First, the tumor growth definitely represents the most important end point for comparison of the main treatment options. The authors declare a very high rate of tumor control (97.1%), and in Fig. 3B a Kaplan-Meier curve shows this. Unfortunately, a very important parameter is lacking: the censoring. As is well known, Kaplan-Meier estimators can take into account if a patient withdraws from a study, and this is called censoring, which applies when patients drop out before the final outcome is observed. Censoring is indicated by small vertical tick marks interspersed on the plot. Those lines are present in the Kaplan-Meier curve of Fig. 5, which shows hearing results, but are lacking in the most important one; i.e., the tumor growth curve (i.e., Fig. 3B). Moreover, every Kaplan-Meier curve should report the sample size below the x axis at every time point: this is not a controversial issue, but can have important consequences during summarization of the data.

For example, the authors obtained a 97.1% rate of tumor control in their study group, with a mean follow-up of 68.3 months and for a maximum period of observation of 156 months. But how many patients dropped out? When did they actually drop out? And most importantly, do the authors consider them to have a tumor indefinitely under control? Unfortunately, this discrepancy frequently manifests in follow-up studies, and the reality is that in the majority of cases patients who dropped out are not censored, so they are considered “survivors” or “tumor controlled.” This could also have strongly biased and overestimated the final rate of tumor control in the present study. A possible confirmation that the above-mentioned bias occurred can be indirectly obtained by the shapes of the Kaplan-Meier curves in Fig. 5. Although as has already been underlined, sample modifications are not specified under the x axis, the high steps made by the curves going down and moving toward the right part of the plot are strongly suggestive of a small sample size at the long follow-up, so the 97.1% rate of tumor control reported could be referring to only the few patients who were left, and most were lost to follow-up and not censored.

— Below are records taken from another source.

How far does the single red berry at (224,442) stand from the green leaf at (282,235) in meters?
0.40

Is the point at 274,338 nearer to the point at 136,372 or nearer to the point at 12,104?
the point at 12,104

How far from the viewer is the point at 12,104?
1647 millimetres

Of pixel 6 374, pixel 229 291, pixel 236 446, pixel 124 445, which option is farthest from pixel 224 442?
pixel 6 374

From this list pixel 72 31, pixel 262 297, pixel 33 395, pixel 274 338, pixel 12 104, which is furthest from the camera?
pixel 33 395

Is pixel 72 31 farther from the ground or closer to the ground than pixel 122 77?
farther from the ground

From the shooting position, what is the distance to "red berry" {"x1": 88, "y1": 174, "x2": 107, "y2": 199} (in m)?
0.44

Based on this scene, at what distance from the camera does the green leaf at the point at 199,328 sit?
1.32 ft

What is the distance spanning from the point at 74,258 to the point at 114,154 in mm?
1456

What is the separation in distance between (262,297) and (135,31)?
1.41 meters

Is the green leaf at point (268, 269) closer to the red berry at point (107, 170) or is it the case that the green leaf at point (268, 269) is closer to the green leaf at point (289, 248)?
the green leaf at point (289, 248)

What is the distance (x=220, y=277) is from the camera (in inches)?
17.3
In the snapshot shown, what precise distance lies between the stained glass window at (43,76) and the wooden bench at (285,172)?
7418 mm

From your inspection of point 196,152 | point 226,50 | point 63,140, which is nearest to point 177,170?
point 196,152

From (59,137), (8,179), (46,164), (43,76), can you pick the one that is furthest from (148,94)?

Second, oddly, whereas other parameters are fairly summarized by mean and median (e.g., time between symptom onset and diagnosis, time from diagnosis to treatment, and so on), the length of follow-up is expressed only by the mean value of 68.3 months (maximum 156 months): the mean is not the most appropriate parameter to describe a follow-up, because it can mask a positive (right tailored) skew of a median distribution. For example, a very few patients followed for decades could strongly influence the mean, but not the median values, so the latter is therefore the most appropriate value to summarize a follow-up.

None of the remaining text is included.